Mario Benedetti é, talvez, o mais uruguaio de todos os escritores de seu país. Mesmo durante o exílio na Espanha, quando o Uruguai atravessava um regime militar, Benedetti não deixou de se sentir como alguém que ainda morasse em Montevidéu e fosse passar as férias em Punta del Este. Quando de seu regresso, trouxe consigo a vontade de retomar a vida de onde parou, mas sabia que era impossível, que estava para sempre atrelado à sua partida forçada.
O retrato dessa jornada, interior e intercontinental, é o ponto-chave de Andaimes, romance de redenção e reencontro publicado em 1996, cujo protagonista, Javier, é um desexilado, alguém que vaga entre os não-lugares de sua vida: Espanha, Uruguai, Argentina e Brasil. Depois de muito tempo no exterior, Javier – que deixou mulher e filha na Europa – já não consegue mais se conectar com o país, sua família e seus amigos, como se flutuasse entre o passado e o pressente.
Em meio a esse desajuste social, o sujeito busca se apaixonar, encontrar nos braços de Rocío a cura para o vazio construído pelo medo de ainda ser perseguido pelos militares – preocupação que se revelará justa – e pela solidão imposta por aqueles que ainda temem qualquer vínculo com um jornalista conhecido pela atuação contra o regime. Benedetti usa o romance para examinar – com minúcia e realismo – as cicatrizes deixadas em si próprio e também em sua nação.
Qualquer paralelo entre a vida de Javier e Benedetti não é mera coincidência, ainda que o autor negasse um tom autobiográfico. “A ficha biográfica de Javier não tem muito a ver comigo. Não é um romance autobiográfico, a não ser alguns segmentos em comum, mas não são somente meus e de Javier, mas de todos os que voltaram ao país. As surpresas, as mudanças de estilo das pessoas, os rastros que deixou a ditadura. É um pouco do que todos temos visto”, comentou em entrevista à época da publicação.

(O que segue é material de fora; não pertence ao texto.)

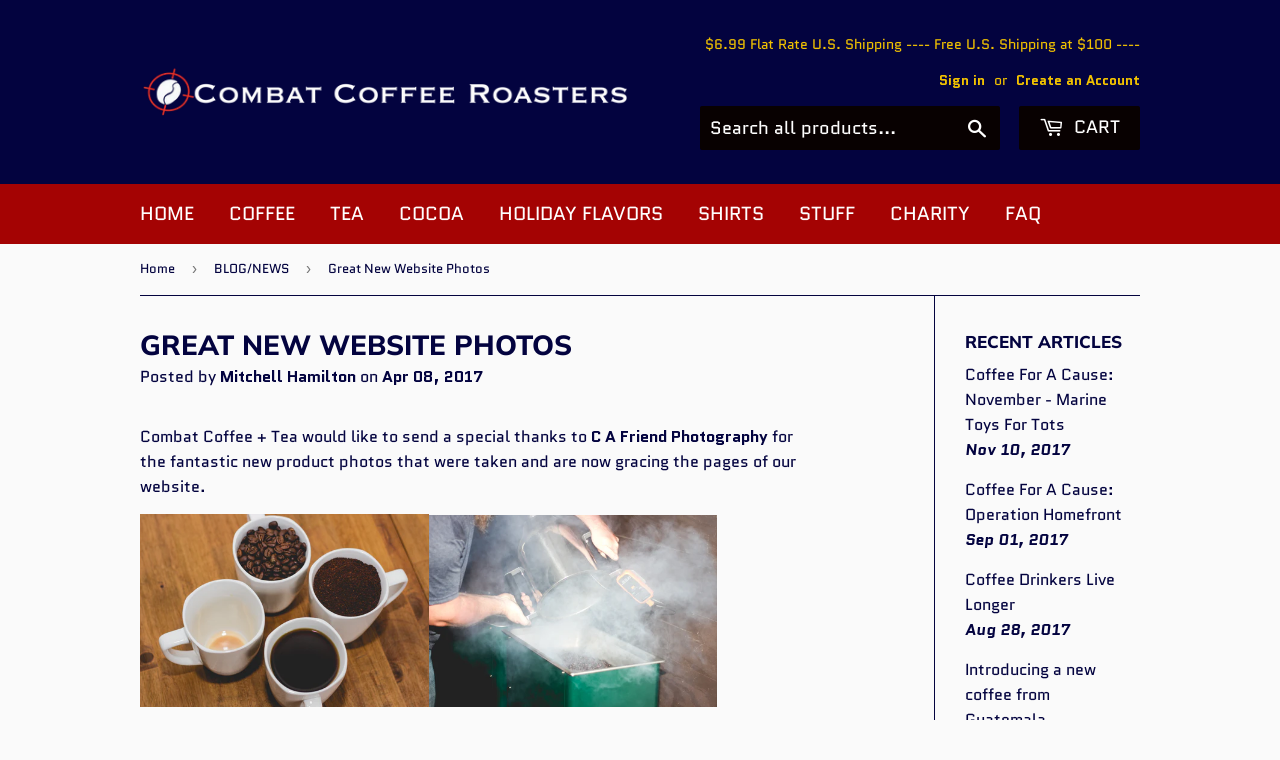

--- FILE ---
content_type: application/x-javascript
request_url: https://app.sealsubscriptions.com/shopify/public/status/shop/combat-coffee-tea.myshopify.com.js?1768878564
body_size: -289
content:
var sealsubscriptions_settings_updated='1766002831';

Benedetti é, sem dúvidas, um nome à altura de figurar ao lado de Borges, Cortázar e García Márquez como um clássico absoluto.
Contraponto
Em certa medida, Andaimes é um contraponto para Montevideanos, cujos contos esmiúçam o cotidiano mais ordinário da capital uruguaia duas décadas antes do golpe. Os livros, separados por 40 anos, compõem uma perspectiva ampla e precisa dos efeitos do medo e da resignação. Se por um lado os 19 relatos que formam a coletânea são um olhar entre o progresso e a nostalgia, o romance é como um cristal partido, um vidro estilhaçado à pedra.
Obviamente, contos como “O Orçamento” e “A Família Iriarte” já tratavam da burocracia e dos obstáculos que travavam – e ainda travam – o homem comum. Como Galeano, Benedetti olhava para além do seu umbigo. Era, como Bolaño, antes de tudo, um escritor latino-americano. “Os namorados” e “As Xícaras” são passeios pela cidade, pelas suas calles e ramblas, acompanhando como turistas interessados não no monumento a Artigas – na Plaza Independecia –, mas na intimidade da gente comum.
Ainda assim, e mais que tudo, nunca quis abandonar aquilo que fazia dele também um montevideano legítimo. “O Uruguai não é o mesmo que eu deixei, tampouco é o país que imaginei que ia encontrar. Eu estava muito bem informado de tudo o que acontecia, mas não era o mesmo que imaginei. Eu vivi meu exílio em quatro países de língua espanhola, me adaptei muito bem. No exílio se dá um fenômeno de osmose, a pessoa dá tudo o que pode para agradecer ao país que a acolhe”, afirmou.
Montevideanos e Andaimes – como A Trégua e Obrigado pelo fogo – são voos livres sobre uma das mentes mais brilhantes da literatura latino-americana: uma voz capaz de perfilar a identidade de seu povo e fazê-lo desterritorializado. Benedetti é, sem dúvidas, um nome à altura de figurar ao lado de Borges, Cortázar e García Márquez como um clássico absoluto.